(DATA TO USE begins)

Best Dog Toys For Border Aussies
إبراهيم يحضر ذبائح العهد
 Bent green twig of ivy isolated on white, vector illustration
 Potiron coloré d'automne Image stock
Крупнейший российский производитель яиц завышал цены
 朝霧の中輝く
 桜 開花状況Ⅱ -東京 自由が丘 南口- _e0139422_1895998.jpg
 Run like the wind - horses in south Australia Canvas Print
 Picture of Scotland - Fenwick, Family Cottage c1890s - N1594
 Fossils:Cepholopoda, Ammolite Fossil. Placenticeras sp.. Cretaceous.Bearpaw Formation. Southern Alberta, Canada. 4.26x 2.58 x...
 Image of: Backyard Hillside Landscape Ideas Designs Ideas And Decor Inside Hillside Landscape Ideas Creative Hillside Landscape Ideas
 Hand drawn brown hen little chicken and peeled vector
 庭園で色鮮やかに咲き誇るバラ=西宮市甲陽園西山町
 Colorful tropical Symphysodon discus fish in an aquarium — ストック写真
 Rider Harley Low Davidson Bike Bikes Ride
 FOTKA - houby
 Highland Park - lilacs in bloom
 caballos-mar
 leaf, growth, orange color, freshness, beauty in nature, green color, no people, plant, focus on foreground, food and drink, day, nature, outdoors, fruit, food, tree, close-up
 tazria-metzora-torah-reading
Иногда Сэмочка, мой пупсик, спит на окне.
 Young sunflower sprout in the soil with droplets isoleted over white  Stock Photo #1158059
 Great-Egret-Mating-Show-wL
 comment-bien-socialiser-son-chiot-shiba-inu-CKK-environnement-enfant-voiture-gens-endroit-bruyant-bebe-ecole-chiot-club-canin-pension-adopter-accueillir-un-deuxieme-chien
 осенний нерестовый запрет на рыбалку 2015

(DATA TO USE ends)

▶ _ASSIGNED TASK_:
Please say how many lines in the records above contain the word "vector", giving the number alone.

▶ _TASK RESPONSE_:
2